Additional clarifications regarding the above-mentioned points can be found in CSSF Regulation No 10-4 and Circular CSSF 12/546.

 

Risk management

  • Description of the risk management method applied by the management company to the UCIs managed in accordance with Circular CSSF 11/512, CSSF Regulation No 10-4 and “CESR’s Guidelines on Risk Measurement and the Calculation of Global Exposure and Counterparty Risk for UCITS (ref.: CESR/10/788)”;

Documents and information to be provided by management companies wishing to avail of an extended scope of activity in accordance with Article 101(3)a) and b) of the 2010 Law

  • Provision of a business programme which includes information with respect to discretionary management, investment advice and the safekeeping and administration in relation to units of UCIs;
  • Templates of the discretionary management/investment advisory services contracts which the management company intends to request its clients to sign;
  • Confirmation that the MiFID provisions are respected (Articles 37-1 and 37-3 of the Law of 5 April 1993 on the financial sector, completed by the provisions of Grand-ducal Regulation of 13 July 2007 relating to organisational requirements and rules of conduct in the financial sector).

Miscellaneous

  • Details of the entity (entities) which instigated the launch of the UCIs managed by the management company (i.e. the group to which the management company belongs or a third-party entity outside of the group);
  • Indication if the management company intends to manage (one) foreign UCI(s). Where applicable, the country of origin of the UCI(s), the investment policy of the UCI(s) and the services offered (i.e. portfolio management, administration or distribution) by the management company on behalf of the UCI(s) concerned must be mentioned.

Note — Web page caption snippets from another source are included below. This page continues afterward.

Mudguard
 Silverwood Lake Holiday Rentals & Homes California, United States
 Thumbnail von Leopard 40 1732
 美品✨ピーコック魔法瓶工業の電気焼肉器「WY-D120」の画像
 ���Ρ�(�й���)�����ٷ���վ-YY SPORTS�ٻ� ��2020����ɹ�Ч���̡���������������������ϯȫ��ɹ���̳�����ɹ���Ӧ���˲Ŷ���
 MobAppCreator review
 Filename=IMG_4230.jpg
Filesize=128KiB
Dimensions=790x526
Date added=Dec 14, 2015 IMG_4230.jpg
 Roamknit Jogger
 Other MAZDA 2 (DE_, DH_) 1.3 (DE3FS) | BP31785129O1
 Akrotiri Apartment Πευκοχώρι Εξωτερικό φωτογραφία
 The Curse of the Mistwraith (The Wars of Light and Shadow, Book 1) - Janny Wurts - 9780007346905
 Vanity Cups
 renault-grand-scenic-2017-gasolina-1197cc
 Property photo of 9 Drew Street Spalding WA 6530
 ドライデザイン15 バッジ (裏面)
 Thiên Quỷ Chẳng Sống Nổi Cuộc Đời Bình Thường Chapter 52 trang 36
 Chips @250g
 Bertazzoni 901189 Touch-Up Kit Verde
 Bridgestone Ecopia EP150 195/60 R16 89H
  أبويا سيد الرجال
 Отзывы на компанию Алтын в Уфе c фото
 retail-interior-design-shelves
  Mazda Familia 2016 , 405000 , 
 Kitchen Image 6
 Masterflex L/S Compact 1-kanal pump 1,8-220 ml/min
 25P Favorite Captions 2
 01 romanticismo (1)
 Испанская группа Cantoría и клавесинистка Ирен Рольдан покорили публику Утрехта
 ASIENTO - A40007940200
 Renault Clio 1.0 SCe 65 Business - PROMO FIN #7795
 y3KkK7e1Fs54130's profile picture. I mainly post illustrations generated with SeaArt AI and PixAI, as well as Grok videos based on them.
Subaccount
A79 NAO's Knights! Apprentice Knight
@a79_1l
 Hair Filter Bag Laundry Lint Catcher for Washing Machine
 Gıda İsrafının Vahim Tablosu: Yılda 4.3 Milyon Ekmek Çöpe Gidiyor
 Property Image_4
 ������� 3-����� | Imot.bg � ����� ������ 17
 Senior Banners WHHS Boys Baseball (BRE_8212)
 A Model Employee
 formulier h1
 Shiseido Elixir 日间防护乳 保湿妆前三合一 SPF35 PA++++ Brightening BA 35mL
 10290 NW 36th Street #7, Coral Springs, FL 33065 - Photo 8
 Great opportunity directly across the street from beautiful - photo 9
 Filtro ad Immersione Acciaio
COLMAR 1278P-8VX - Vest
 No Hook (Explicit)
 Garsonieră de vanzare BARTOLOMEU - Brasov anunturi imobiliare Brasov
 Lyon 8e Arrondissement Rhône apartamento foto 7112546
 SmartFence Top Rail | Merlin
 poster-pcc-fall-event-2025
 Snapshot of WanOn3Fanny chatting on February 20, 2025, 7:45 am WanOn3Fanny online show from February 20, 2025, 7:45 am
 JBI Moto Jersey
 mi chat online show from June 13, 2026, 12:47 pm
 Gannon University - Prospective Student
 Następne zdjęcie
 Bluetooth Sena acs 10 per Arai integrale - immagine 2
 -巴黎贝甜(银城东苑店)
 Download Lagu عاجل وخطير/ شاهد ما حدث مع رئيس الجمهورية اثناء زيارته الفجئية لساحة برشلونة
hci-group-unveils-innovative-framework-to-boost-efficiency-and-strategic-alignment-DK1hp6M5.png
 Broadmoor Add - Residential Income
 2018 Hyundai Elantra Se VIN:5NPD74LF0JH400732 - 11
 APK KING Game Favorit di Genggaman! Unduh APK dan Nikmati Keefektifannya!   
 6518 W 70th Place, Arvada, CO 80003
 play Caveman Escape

The preceding list of requirements is for guidance purposes only. The applicant seeking authorisation may add all information which s/he deems useful and necessary for the presentation and clarity of understanding of his/her application file. Furthermore, the CSSF may request additional information which is necessary in order to complete the assessment of the application file.

 
The examination fees are referred to in Article 1(D) of the Grand-ducal Regulation of 28 October 2013 relating to the fees to be levied by the CSSF.